Le mardi 29 mars 2016 à 09:43 -0700, 博陈 a écrit :
> I tried the built-in profiler, and find that the problem lies in
> lines I end  with ******, the result is shown below:
> that proved my guess, how can I pre-allocate these arrays? If I don't
> want to divide this code into several parts that calculate these
> arrays separately. 
Can you show us which lines the numbers correspond to? There's no line
211 in the script you posted.


Regards

> | lines | backtrace |
> |   169 |      9011 |  ***********
> |   173 |      1552 |
> |   175 |      2604 |
> |   179 |      2906 |
> |   181 |      1541 |
> |   192 |      4458 |
> |   211 |     13332 ************|
> |   214 |      8431 |************
> |   218 |     15871 |***********
> |   221 |      2538 |
> 
> > Have you tried:
> > 
> > (a) calling @code_typewarn on your function
> > (b) using the built-in profiler?
> > 
> > 
> > On Tue, Mar 29, 2016 at 9:23 AM, 博陈 <chenph...@gmail.com> wrote:
> > > First of all, have a look at the result.
> > > 
> > > 
> > > 
> > > 
> > > 
> > > 
> > > 
> > > 
> > > 
> > > My code calculates the evolution of 1-d 2-electron system in the electric 
> > > field, some variables are calculated during the evolution.
> > > According to the result of @time evolution, my code must have a 
> > > pre-allocation problem. Before you see the long code, i suggest that the 
> > > hotspot might be around the Arrays prop_e, \phio, pp.
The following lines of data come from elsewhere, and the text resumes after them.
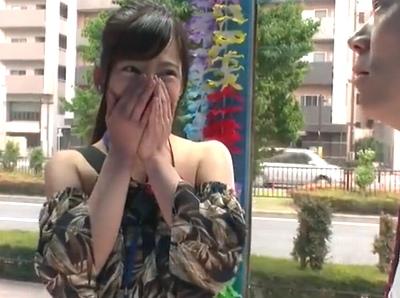 「ぉ、オナニーしてます…」赤裸々に性事情を話してしまった素人さんが謝礼を握りしめながら顔射3P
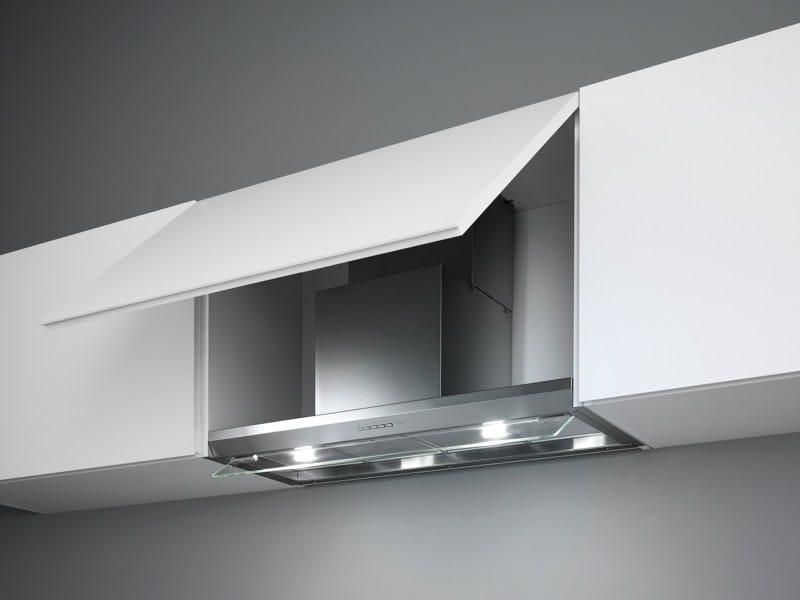 cappa in acciaio inox a parete con illuminazione integrata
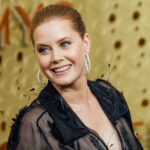 """Amy Adams Joked That She Embarrasses Her Daughter Every Time She Performs The Applebee's """"Fancy Like"""" Dance"""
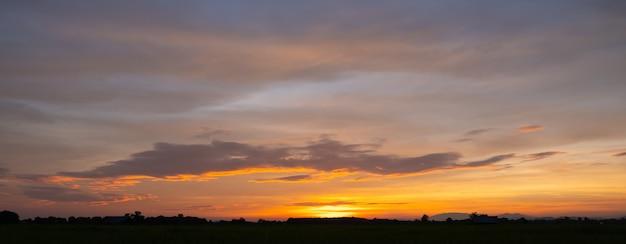 Tramonto colorato e alba con le nuvole colore blu e arancione della natura molte nuvole bianche nel cielo blu il tempo è chiaro oggi.tramonto tra le nuvole il cielo è crepuscolo. Foto Premium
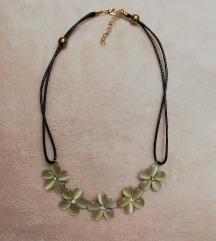 Nova cvjetna ogrlica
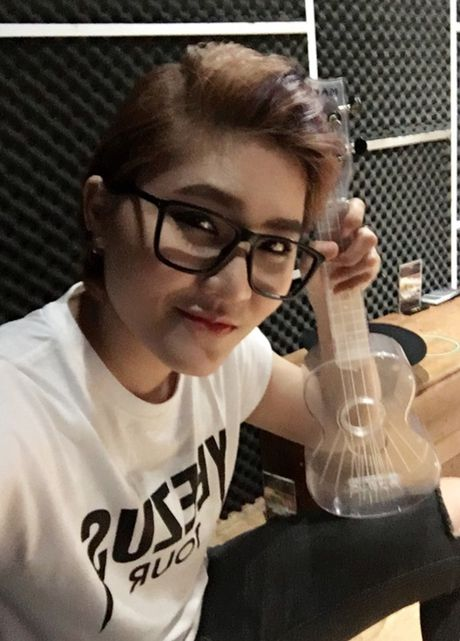 Vicky Nhung thu thach ban than khi lam moi nhac xua trong minishow dau tien - Anh 6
I have learnt that 
> > > I can use m = Array(Float64, 1) outside a "for" loop and empty!(m) and 
> > > push!(m, new_m) inside the loop to pre-allocate the variable m, but in my 
> > > situations, I don't know how to pre-allocate these arrays.
> > > 
> > > Below is the script (precisely, the main function) itself.
> > > 
> > > function evolution(ϕ::Array{Complex{Float64}, 2},
> > >                    ele::Array{Float64, 1}, dx::Float64, dt::Float64,
> > >                    flags::Tuple{Int64, Int64, Int64, Int64})
> > >     ϕg = copy(ϕ)
> > >     FFTW.set_num_threads(8)
> > >     ns = length( ϕ[:, 1] )
> > >     x = get_x(ns, dx)
> > >     p = get_p(ns, dx)
> > >     if flags[4] == 1
> > >         pp = similar(p)
> > >         A = -cumsum(ele) * dt
> > >         A² = A.*A
> > >         ##### splitting
> > >         r_sp = 150.0
> > >         δ_sp = 5.0
> > >         splitter = Array(Float64, ns, ns)
> > >     end
> > >     nt = length( ele )
> > > 
> > >     # ##### Pre-allocate result and temporary arrays
> > >     #if flags[1] == 1
> > >     σ = zeros(Complex128, nt)
> > >     #end
> > >     #if flags[2] == 1
> > >     a = zeros(Float64, nt)
> > >     #end
> > >     #if flags[3] == 1
> > >     r_ionization = 20.0
> > >     n1 = round(Int, ns/2 - r_ionization/dx)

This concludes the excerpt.